▶ **EXERCISE REQUIREMENTS**:
Name every class defined in the code of the hyperdom text below.

▶ **TEXT PROVIDED**:
## Begin
This works with babel-preset-hyperdom, see JSX for more details.

Here we have a class App, that contains a render() method. We define the HTML (or virtual-dom), including an input element that is bound onto the model with binding="this.name", this means that the app's name property is used to populate the <input>, and conversely, whenever the user types something into the <input>, they change name. The name is constantly rendered into the HTML with hi {this.name}.

Finally, we attach the application onto the DOM using hyperdom.append, which appends the application's top-level DOM element to the HTML document's body.

Larger applications will typically have several classes or objects like this in a hierarchical structure to handle different parts of the page, or to encapsulate different application logic. Here we have an application that shows an article and a login component:

const hyperdom = require('hyperdom');
const httpism = require('httpism');

class App {
  constructor() {
    this.article = new Article()
    this.login = new Login()
  }

  render() {
    return <div>
      {this.login}
      {this.article}
    </div>
  }
}

class Article {
  onload() {
    return httpism.get('/content').then(content => {
      this.content = content
    })
  }

  render() {
    if (this.content) {
      return <div class="article">{this.content}</div>
    } else {
      return <div class="article loading"></div>
    }
  }
}

class Login {
  login() {
    ...
  }

  logout() {
    ...
  }

  render() {
    if (this.user) {
      <div class="user">
        <div class="user_name">{this.user.name}</div>
        <button onclick={() => this.logout()}>logout</button>
      </div>
    } else {
      return <div>
        <input type="text" binding={[this, 'username']} />
        <input type="password" binding={[this, 'password']} />
        <button onclick={() => this.login()}>login</button>
      </div>
    }
  }
}

hyperdom.append(document.body, new App());

This works with babel-preset-hyperdom, see JSX for more details.

The render method returns a virtual DOM fragment. As a general rule, the render method does not modify the state of the model and returns the same VDOM fragment for the same model state.
## End
▶ **PROVIDED DATA**:
## Begin
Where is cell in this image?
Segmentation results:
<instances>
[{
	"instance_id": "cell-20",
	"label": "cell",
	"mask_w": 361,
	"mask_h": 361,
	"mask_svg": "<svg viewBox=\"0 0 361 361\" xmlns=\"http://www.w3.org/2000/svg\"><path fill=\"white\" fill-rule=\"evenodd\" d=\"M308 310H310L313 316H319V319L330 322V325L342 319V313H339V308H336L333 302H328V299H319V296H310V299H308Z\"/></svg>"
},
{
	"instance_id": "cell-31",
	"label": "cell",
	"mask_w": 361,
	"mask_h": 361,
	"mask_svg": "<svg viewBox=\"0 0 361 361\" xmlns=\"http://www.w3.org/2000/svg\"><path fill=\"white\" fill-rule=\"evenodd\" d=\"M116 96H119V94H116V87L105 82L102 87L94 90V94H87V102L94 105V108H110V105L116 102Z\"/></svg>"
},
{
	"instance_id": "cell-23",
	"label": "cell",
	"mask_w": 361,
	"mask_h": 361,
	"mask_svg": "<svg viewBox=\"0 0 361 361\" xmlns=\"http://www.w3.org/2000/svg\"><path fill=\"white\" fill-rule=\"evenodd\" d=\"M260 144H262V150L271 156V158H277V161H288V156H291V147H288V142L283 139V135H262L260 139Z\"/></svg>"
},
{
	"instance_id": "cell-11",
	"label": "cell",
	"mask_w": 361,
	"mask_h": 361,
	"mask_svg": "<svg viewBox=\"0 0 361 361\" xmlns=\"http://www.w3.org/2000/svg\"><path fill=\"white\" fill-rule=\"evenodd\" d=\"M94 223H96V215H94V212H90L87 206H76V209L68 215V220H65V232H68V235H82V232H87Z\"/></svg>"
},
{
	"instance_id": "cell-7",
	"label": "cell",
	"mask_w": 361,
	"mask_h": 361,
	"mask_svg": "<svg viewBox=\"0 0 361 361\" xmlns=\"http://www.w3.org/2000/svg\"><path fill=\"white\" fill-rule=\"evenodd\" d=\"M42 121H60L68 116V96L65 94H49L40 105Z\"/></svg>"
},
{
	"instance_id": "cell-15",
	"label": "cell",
## End
▶ **SOLVED PROBLEM**:
App, Article, Login